Clemens Schmale hat seinen persönlichen Handelsstil seit den 1990er Jahren an der Börse entwickelt.

Dieser gründet auf zwei Säulen: ein anderer Analyseansatz und andere Basiswerte. Mit anders ist vor allem die Kombination aus Global Makro, fundamentaler Analyse und Chartanalyse sowie Zukunftstrends gemeint. Während Fundamentaldaten und Makrotrends bestimmen, was konkret gehandelt wird, verlässt sich Schmale beim Timing auf die Chartanalyse. Er handelt alle Anlageklassen, wobei er sich größtenteils auf Werte konzentriert, die nicht „Mainstream“ sind.
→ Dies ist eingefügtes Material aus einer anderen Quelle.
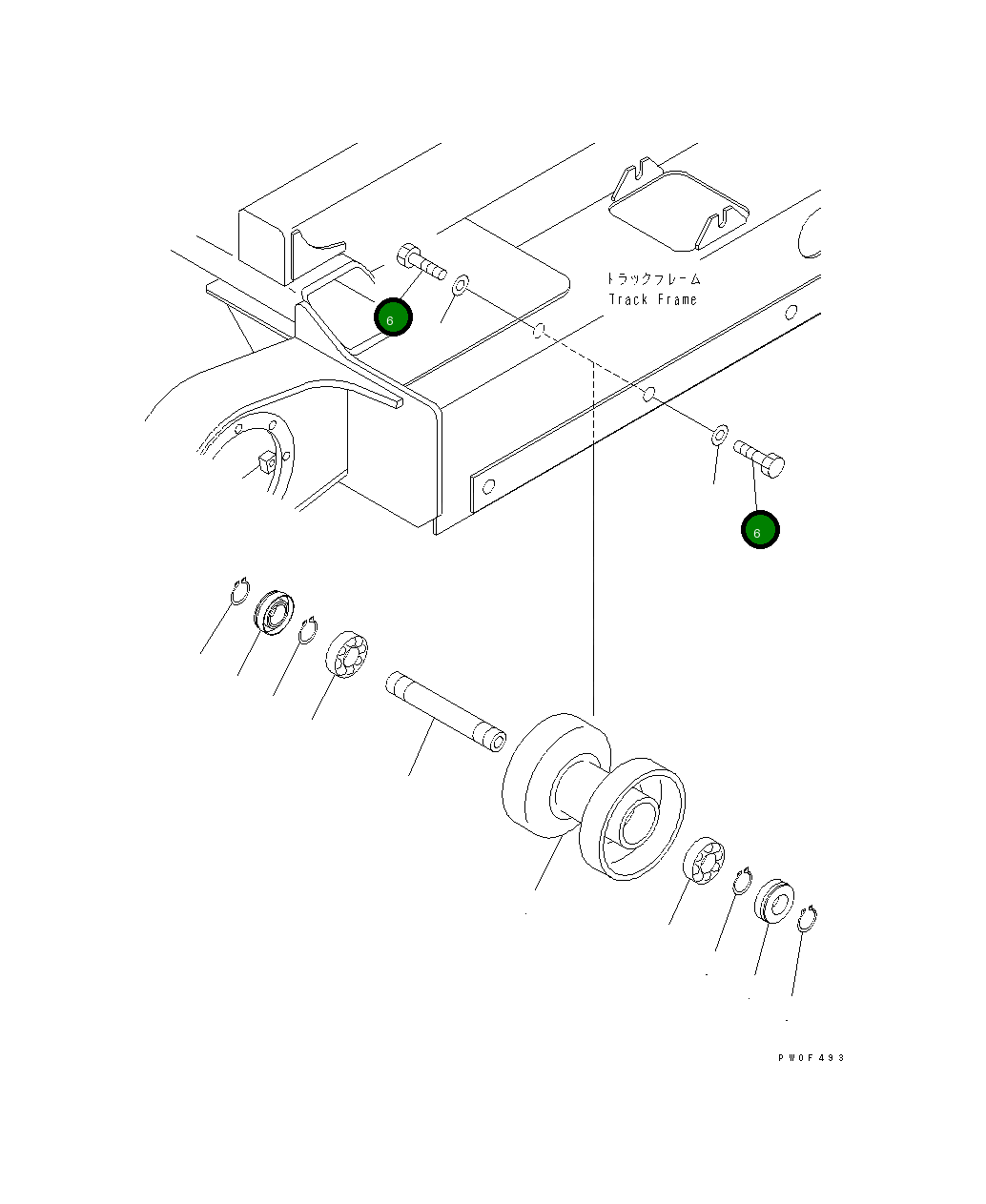 Болт IM80006214030 Komatsu
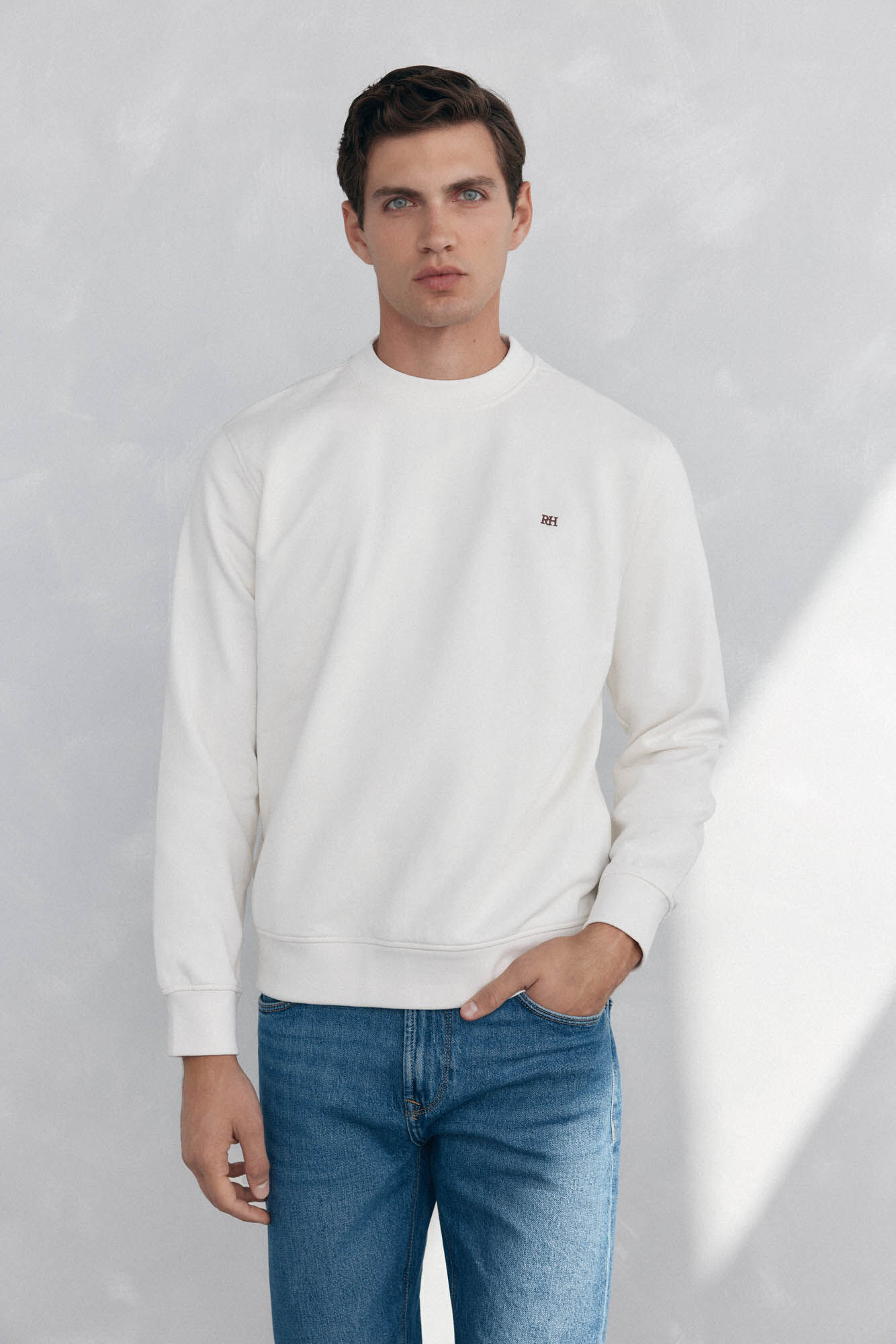 Pedro del Hierro Sweatshirt gola caixa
Diese Märkte sind weniger effizient als andere und ermöglichen so hohes Renditepotenzial. Sie sind damit allerdings auch spekulativer als hochliquide Märkte. Die Haltedauer einzelner Positionen variiert nach Anlageklasse, beträgt jedoch meist mehrere Tage, oft auch Wochen oder Monate.

Rohstoffe, Währungen und Volatilität handelt er aktiv, in Aktien und Anleihen investiert er eher langfristig. Die Basiswerte werden direkt – auch über Futures – oder über CFDs gehandelt, in Ausnahmefällen über Optionen und Zertifikate.